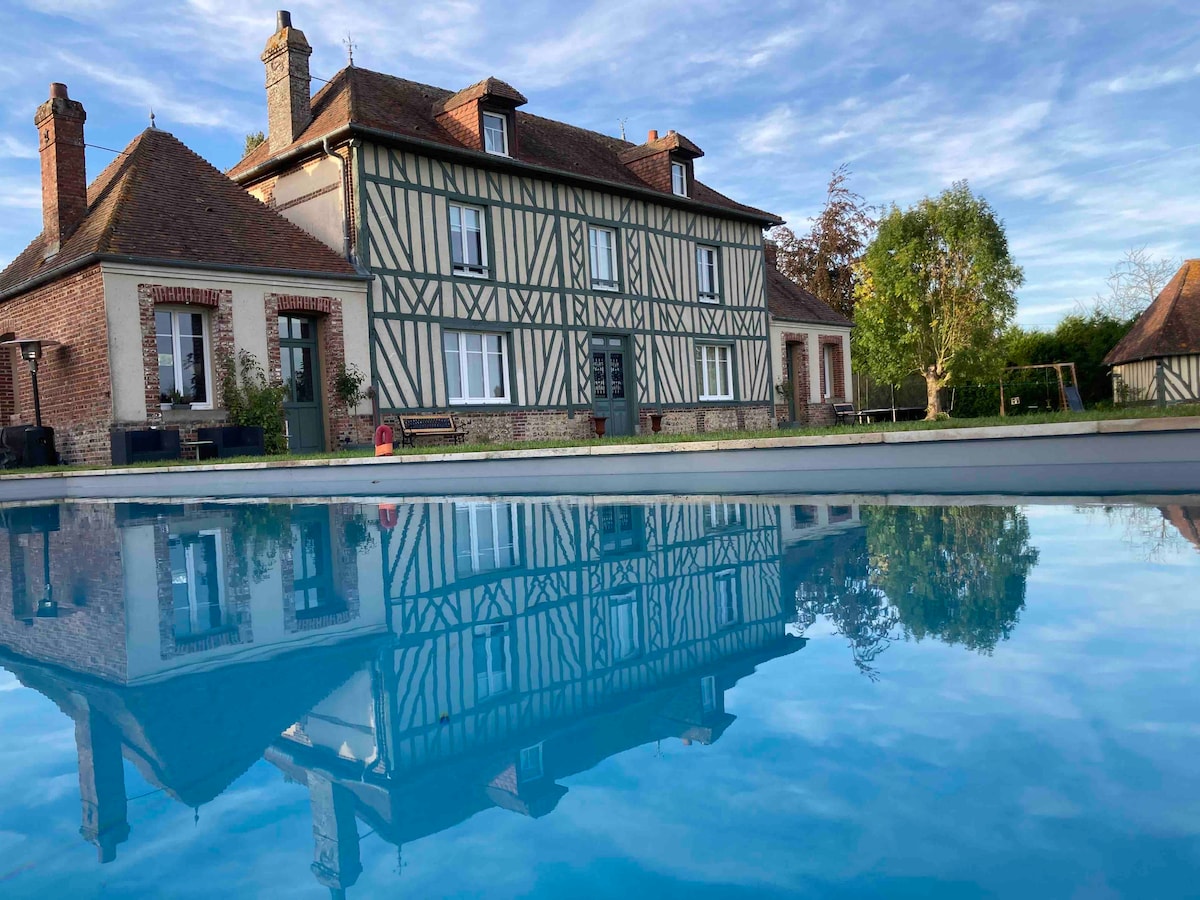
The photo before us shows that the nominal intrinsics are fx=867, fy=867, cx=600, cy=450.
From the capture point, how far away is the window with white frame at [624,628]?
2.34m

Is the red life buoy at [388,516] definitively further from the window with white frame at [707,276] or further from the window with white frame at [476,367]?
the window with white frame at [707,276]

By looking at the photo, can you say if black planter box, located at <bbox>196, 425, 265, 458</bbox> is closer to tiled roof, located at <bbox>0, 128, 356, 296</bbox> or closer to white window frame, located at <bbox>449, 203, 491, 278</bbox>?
tiled roof, located at <bbox>0, 128, 356, 296</bbox>

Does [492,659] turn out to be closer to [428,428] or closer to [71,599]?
[71,599]

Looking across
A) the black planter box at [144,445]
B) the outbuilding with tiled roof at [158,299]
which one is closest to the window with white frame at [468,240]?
the outbuilding with tiled roof at [158,299]

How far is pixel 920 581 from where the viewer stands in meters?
3.02

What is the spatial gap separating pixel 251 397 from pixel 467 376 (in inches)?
156

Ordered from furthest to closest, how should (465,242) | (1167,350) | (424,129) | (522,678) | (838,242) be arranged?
(838,242), (1167,350), (465,242), (424,129), (522,678)

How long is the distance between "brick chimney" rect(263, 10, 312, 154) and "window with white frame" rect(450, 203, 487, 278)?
9.76 feet

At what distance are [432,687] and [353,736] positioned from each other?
13.3 inches

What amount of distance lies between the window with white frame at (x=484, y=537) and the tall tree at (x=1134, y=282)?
1212 inches

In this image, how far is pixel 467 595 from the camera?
10.6 ft

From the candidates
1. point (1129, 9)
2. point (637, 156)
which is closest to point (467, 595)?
point (1129, 9)

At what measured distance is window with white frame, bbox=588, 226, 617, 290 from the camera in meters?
17.6

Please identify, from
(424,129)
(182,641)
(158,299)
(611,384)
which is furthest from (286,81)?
(182,641)
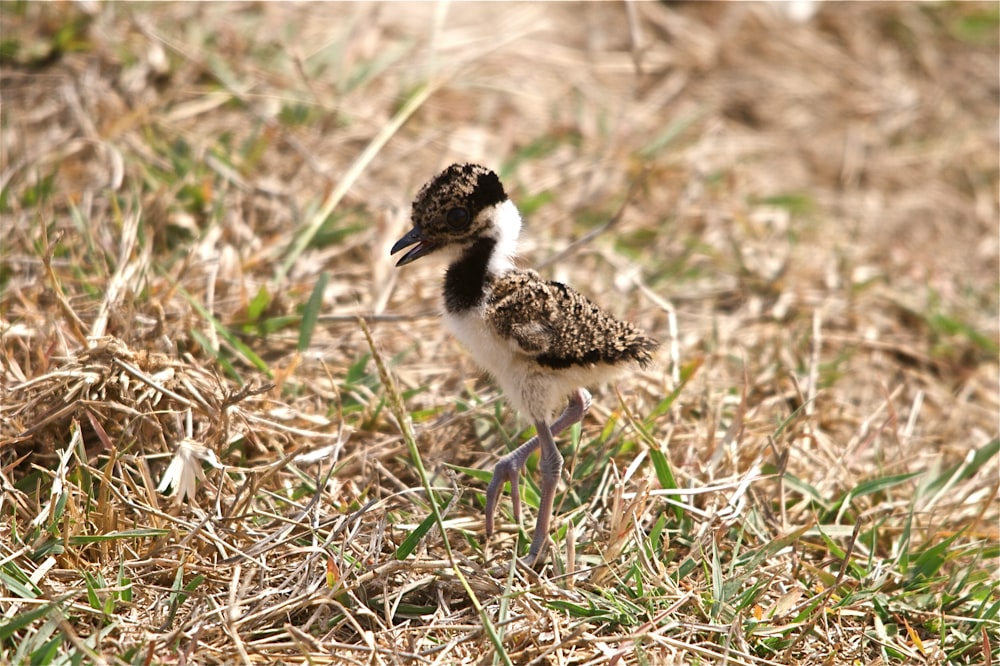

---------------

§ Task objective
Print the records above between the line holding "What is the" and the line holding "1212 inches", inclusive, reproducing each line without any change.

§ Solution
What is the spatial gap separating pixel 251 397 from pixel 467 376 (in inches)?
156

Ordered from furthest to closest, how should (465,242) | (1167,350) | (424,129) | (522,678) | (838,242) be arranged?
(838,242), (1167,350), (465,242), (424,129), (522,678)

How long is the distance between "brick chimney" rect(263, 10, 312, 154) and "window with white frame" rect(450, 203, 487, 278)?
9.76 feet

At what distance are [432,687] and [353,736] positioned from each other?
13.3 inches

What amount of distance lies between the window with white frame at (x=484, y=537) and the tall tree at (x=1134, y=282)?
1212 inches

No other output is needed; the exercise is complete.